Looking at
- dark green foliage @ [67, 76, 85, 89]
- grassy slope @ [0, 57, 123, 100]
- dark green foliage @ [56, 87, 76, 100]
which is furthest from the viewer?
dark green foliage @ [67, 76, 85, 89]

__________

» WRITTEN REQUEST
Copy all of the records above word for word, keeping every line as it appears.

» PROBLEM SOLUTION
Looking at
- dark green foliage @ [67, 76, 85, 89]
- grassy slope @ [0, 57, 123, 100]
- dark green foliage @ [56, 87, 76, 100]
which is furthest from the viewer?
dark green foliage @ [67, 76, 85, 89]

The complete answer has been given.